*** SOURCE INFORMATION ***

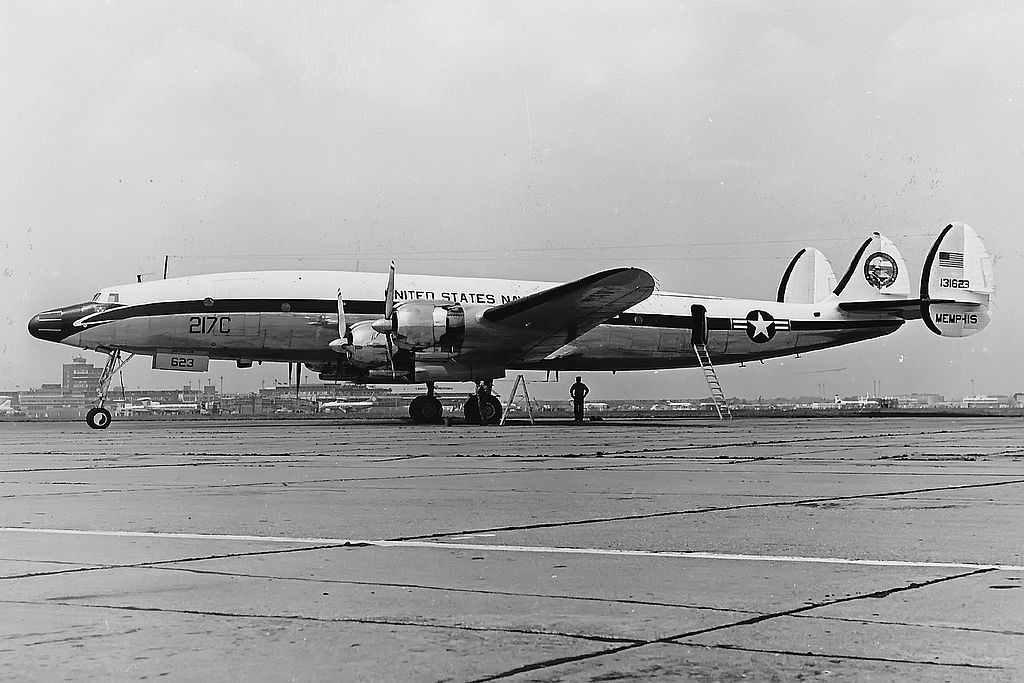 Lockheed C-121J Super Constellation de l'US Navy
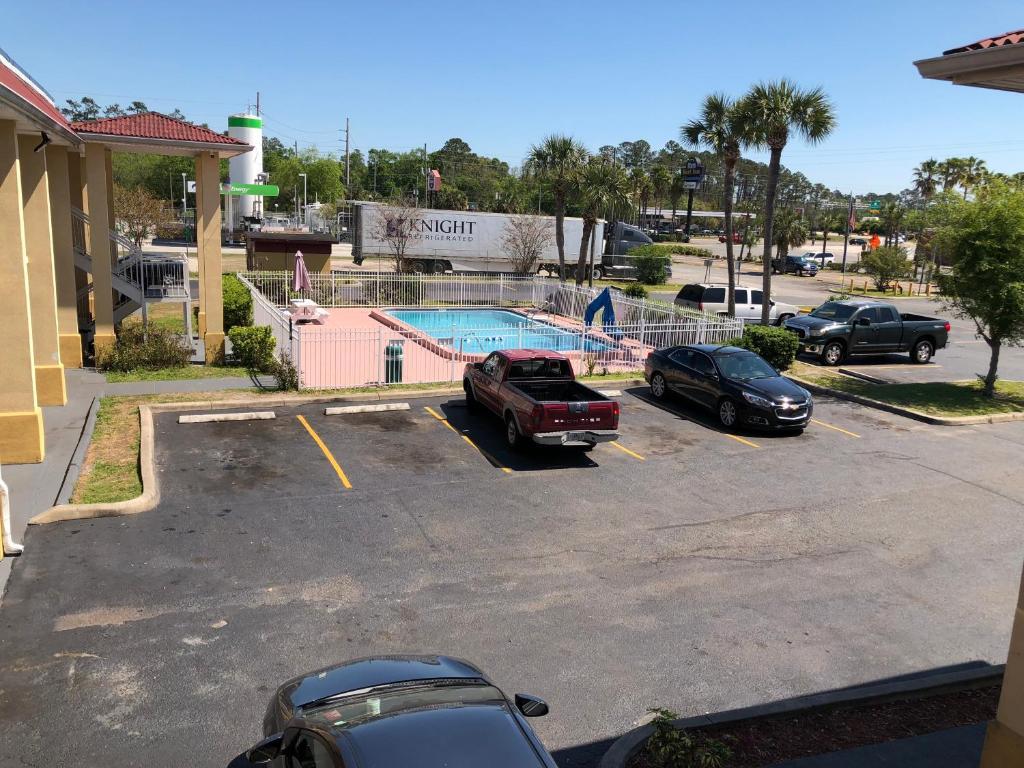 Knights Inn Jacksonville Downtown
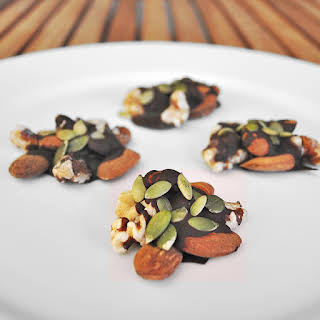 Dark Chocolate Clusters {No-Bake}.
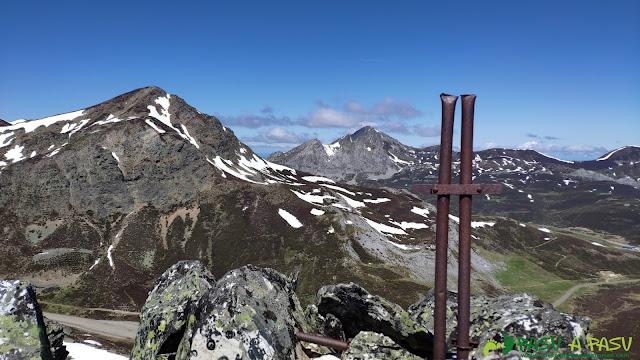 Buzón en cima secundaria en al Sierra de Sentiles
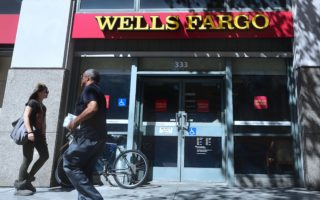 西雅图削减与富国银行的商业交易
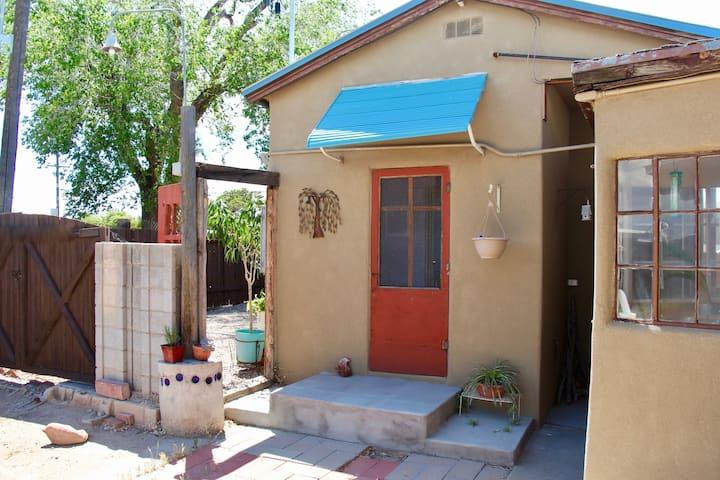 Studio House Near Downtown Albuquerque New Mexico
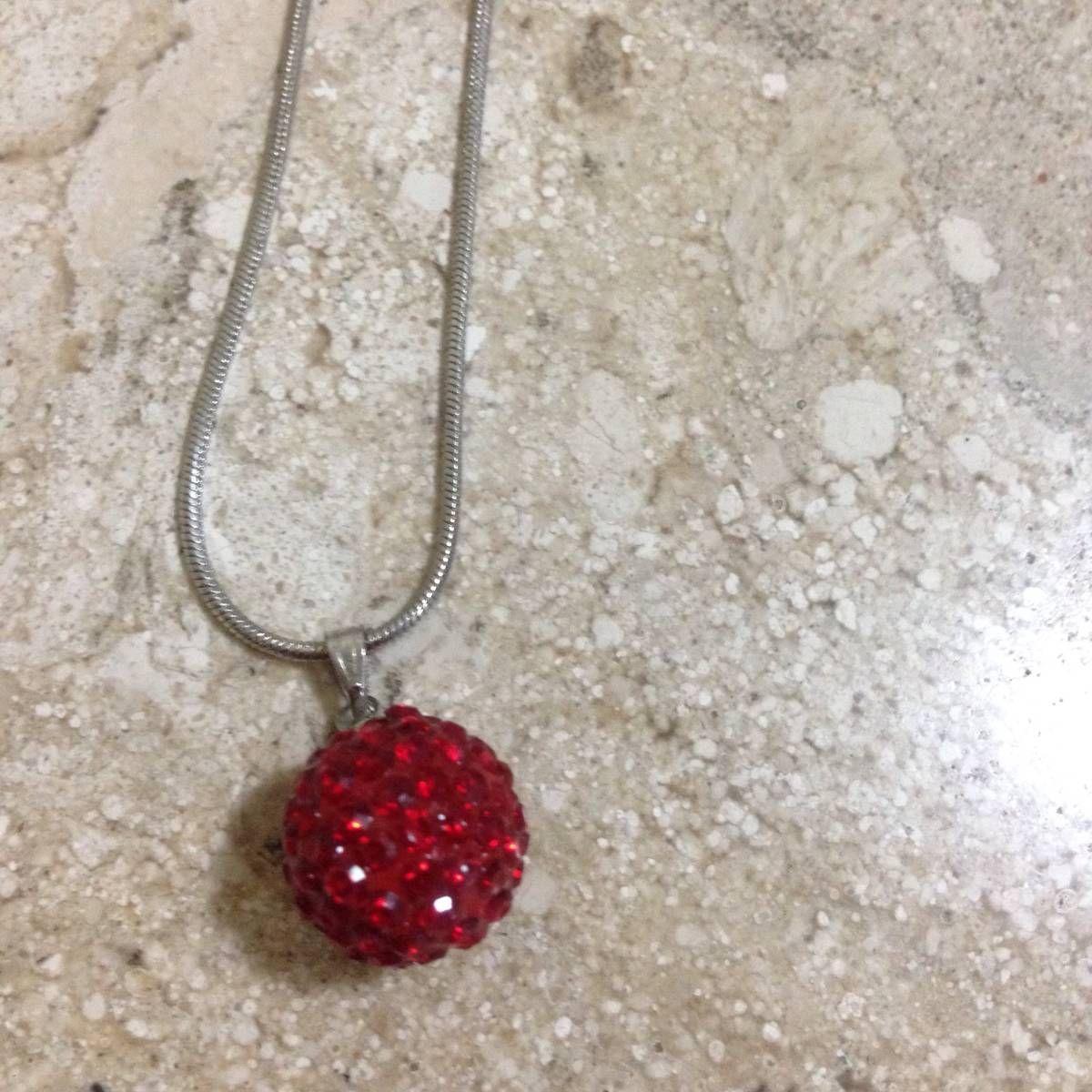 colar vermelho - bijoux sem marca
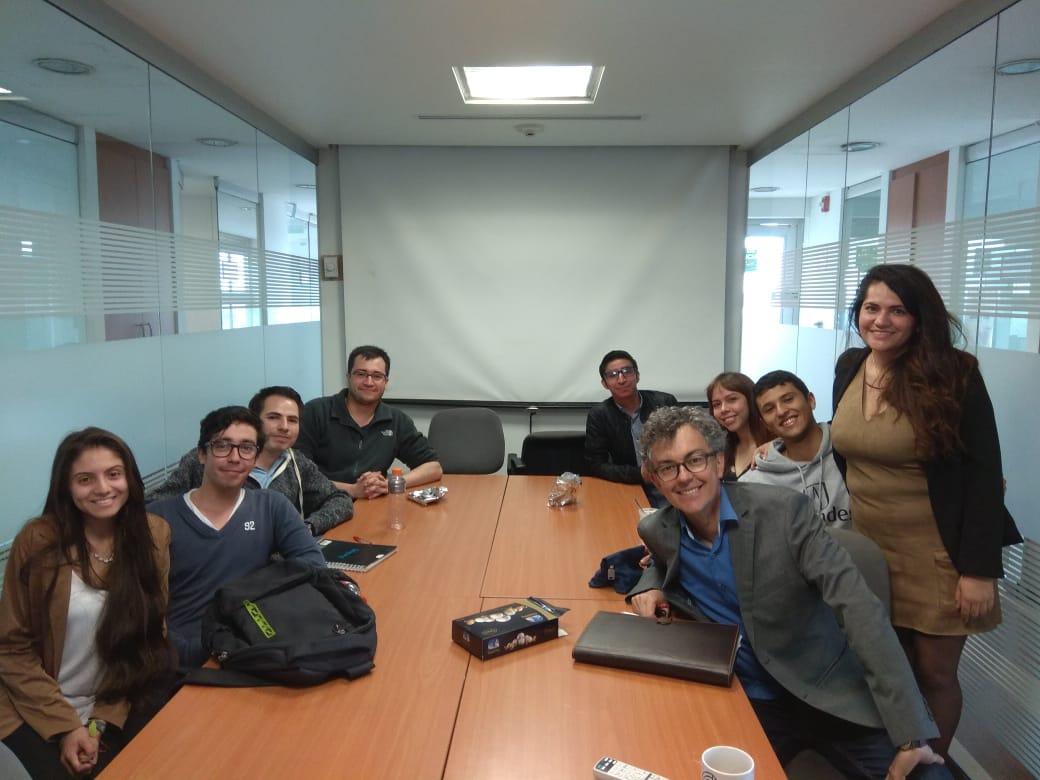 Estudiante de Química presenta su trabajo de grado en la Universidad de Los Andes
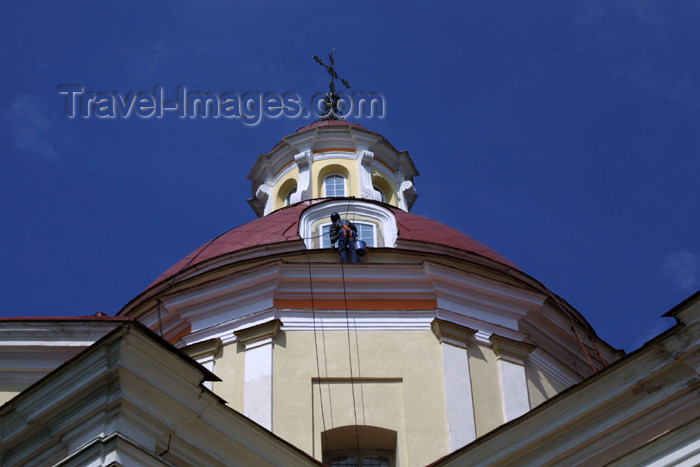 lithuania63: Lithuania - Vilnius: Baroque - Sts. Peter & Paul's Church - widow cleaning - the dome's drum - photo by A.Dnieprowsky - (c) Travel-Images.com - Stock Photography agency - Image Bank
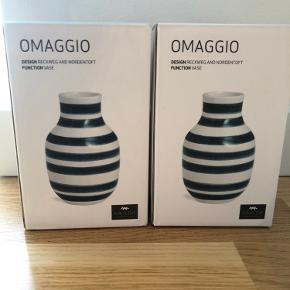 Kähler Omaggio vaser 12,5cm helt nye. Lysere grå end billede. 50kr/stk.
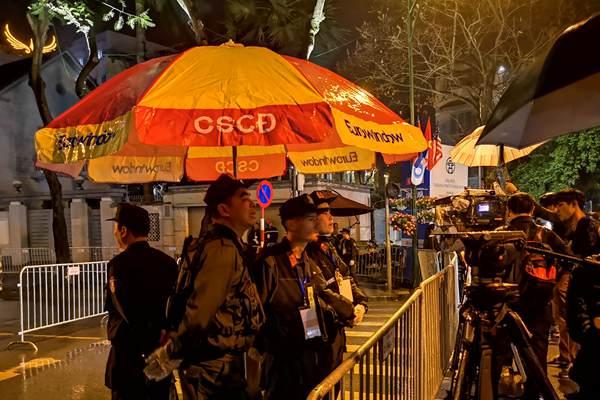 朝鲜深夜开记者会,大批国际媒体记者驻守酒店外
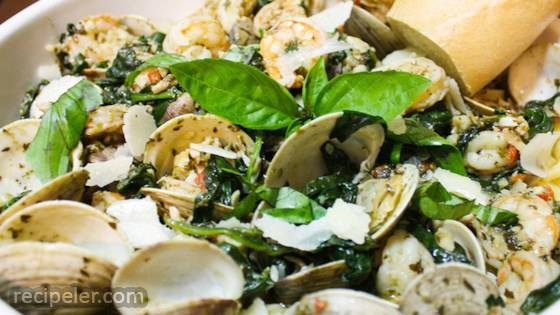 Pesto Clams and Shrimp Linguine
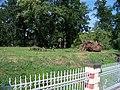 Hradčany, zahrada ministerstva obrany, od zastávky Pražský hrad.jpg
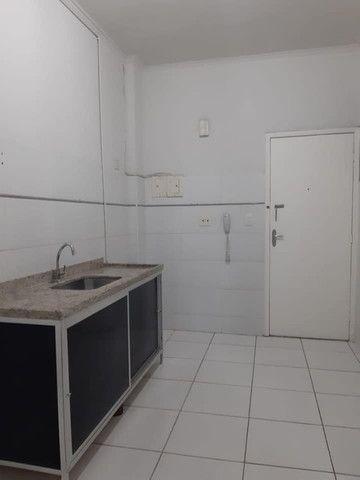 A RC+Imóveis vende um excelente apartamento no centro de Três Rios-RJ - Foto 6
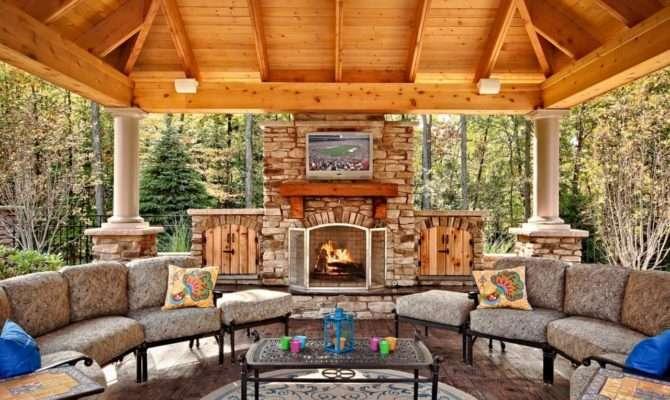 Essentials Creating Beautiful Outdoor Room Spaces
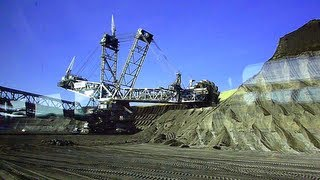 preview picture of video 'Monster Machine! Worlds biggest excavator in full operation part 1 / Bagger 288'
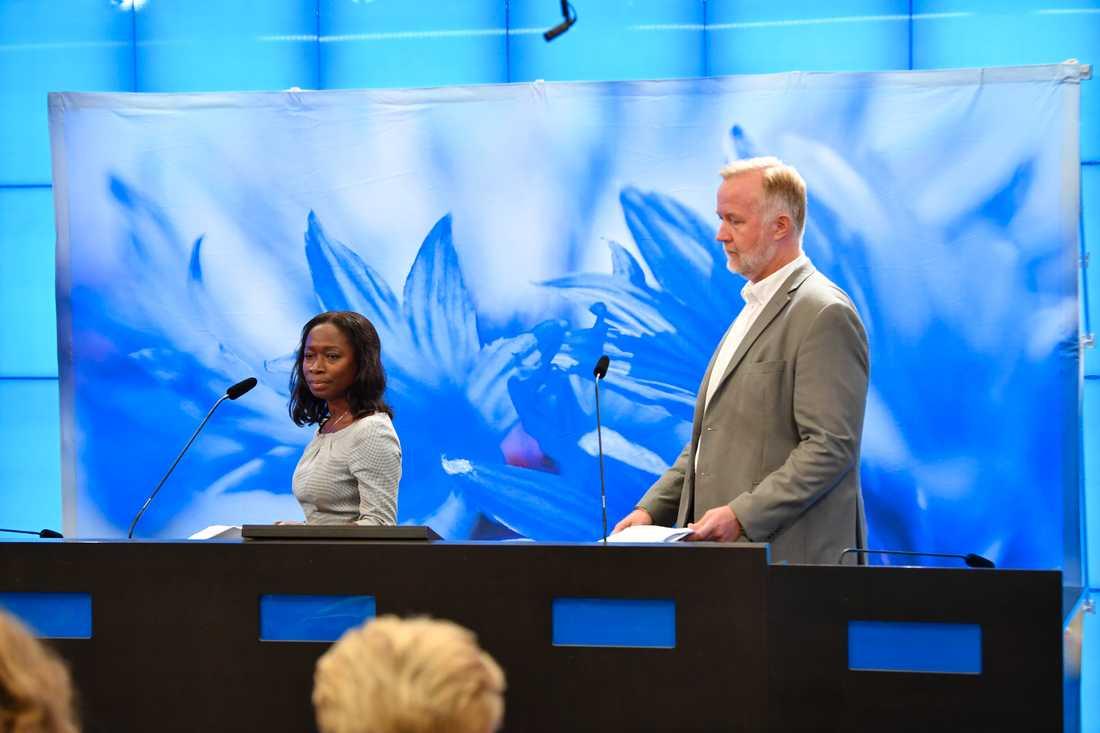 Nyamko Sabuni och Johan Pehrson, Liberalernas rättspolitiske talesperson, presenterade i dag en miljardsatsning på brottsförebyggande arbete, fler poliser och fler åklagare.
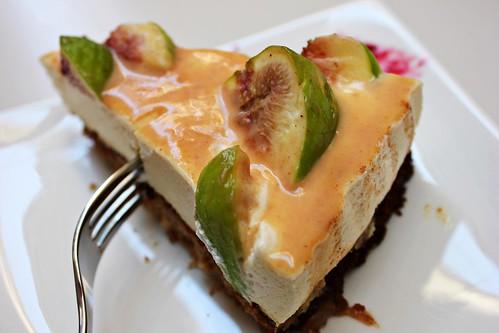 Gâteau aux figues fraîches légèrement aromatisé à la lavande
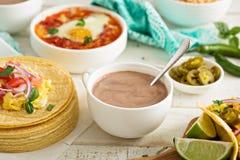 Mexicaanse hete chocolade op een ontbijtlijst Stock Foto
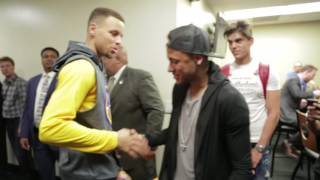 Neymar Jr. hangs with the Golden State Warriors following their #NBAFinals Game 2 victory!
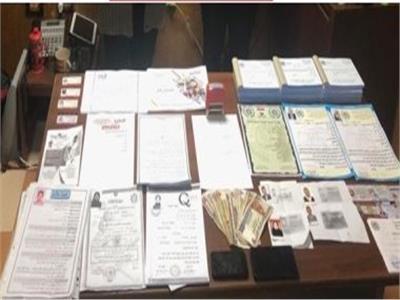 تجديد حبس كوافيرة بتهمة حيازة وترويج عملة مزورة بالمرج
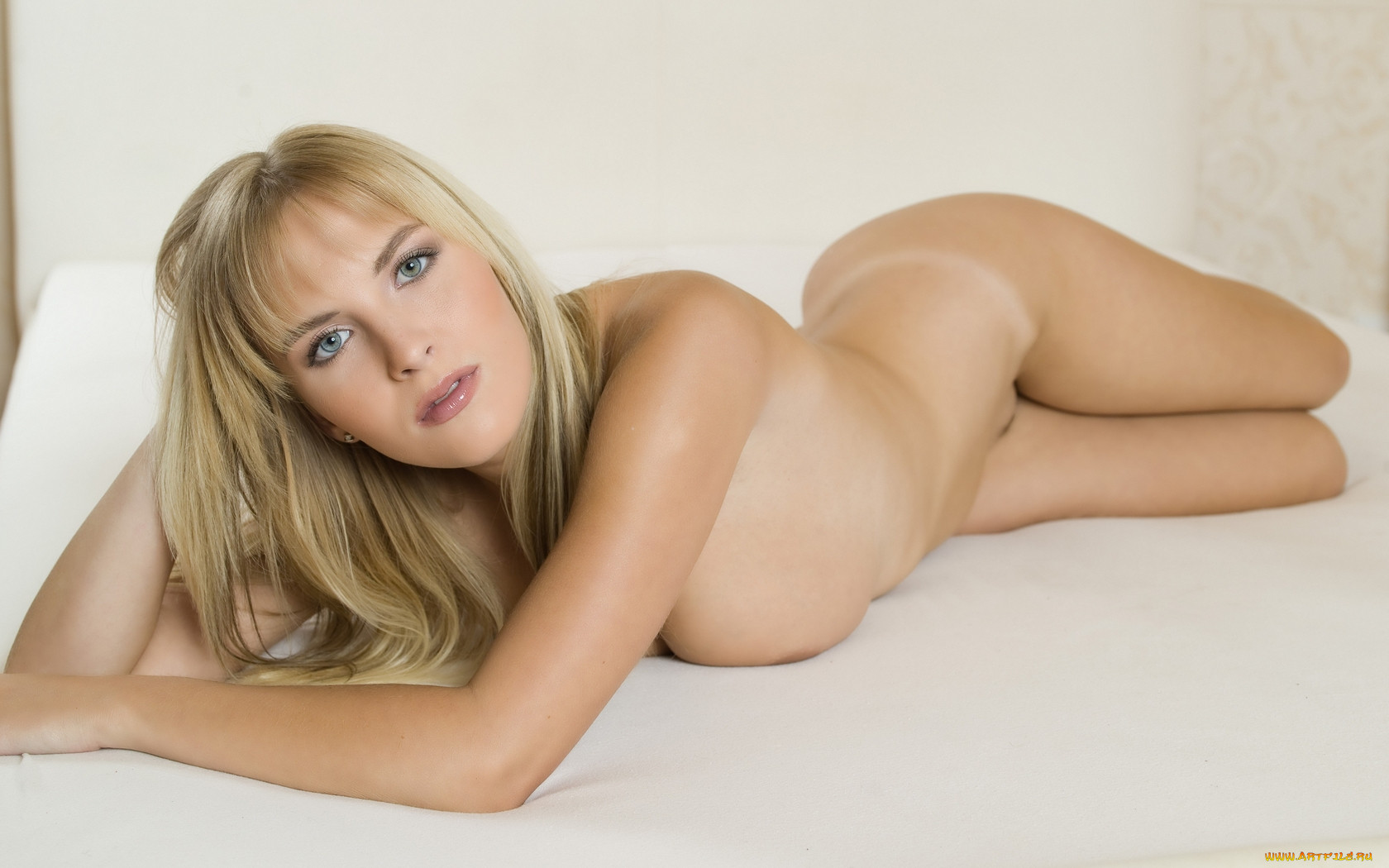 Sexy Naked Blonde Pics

*** End of SOURCE INFORMATION ***

TASK GOAL » Reprint each of the records exactly and skip the images.

OUTPUT FOR THIS TASK »
 Lockheed C-121J Super Constellation de l'US Navy
 Knights Inn Jacksonville Downtown
 Dark Chocolate Clusters {No-Bake}.
 Buzón en cima secundaria en al Sierra de Sentiles
 西雅图削减与富国银行的商业交易
 Studio House Near Downtown Albuquerque New Mexico
 colar vermelho - bijoux sem marca
 Estudiante de Química presenta su trabajo de grado en la Universidad de Los Andes
 lithuania63: Lithuania - Vilnius: Baroque - Sts. Peter & Paul's Church - widow cleaning - the dome's drum - photo by A.Dnieprowsky - (c) Travel-Images.com - Stock Photography agency - Image Bank
 Kähler Omaggio vaser 12,5cm helt nye. Lysere grå end billede. 50kr/stk.
 朝鲜深夜开记者会,大批国际媒体记者驻守酒店外
 Pesto Clams and Shrimp Linguine
 Hradčany, zahrada ministerstva obrany, od zastávky Pražský hrad.jpg
 A RC+Imóveis vende um excelente apartamento no centro de Três Rios-RJ - Foto 6
 Essentials Creating Beautiful Outdoor Room Spaces
 preview picture of video 'Monster Machine! Worlds biggest excavator in full operation part 1 / Bagger 288'
 Nyamko Sabuni och Johan Pehrson, Liberalernas rättspolitiske talesperson, presenterade i dag en miljardsatsning på brottsförebyggande arbete, fler poliser och fler åklagare.
 Gâteau aux figues fraîches légèrement aromatisé à la lavande
 Mexicaanse hete chocolade op een ontbijtlijst Stock Foto
 Neymar Jr. hangs with the Golden State Warriors following their #NBAFinals Game 2 victory!
 تجديد حبس كوافيرة بتهمة حيازة وترويج عملة مزورة بالمرج
 Sexy Naked Blonde Pics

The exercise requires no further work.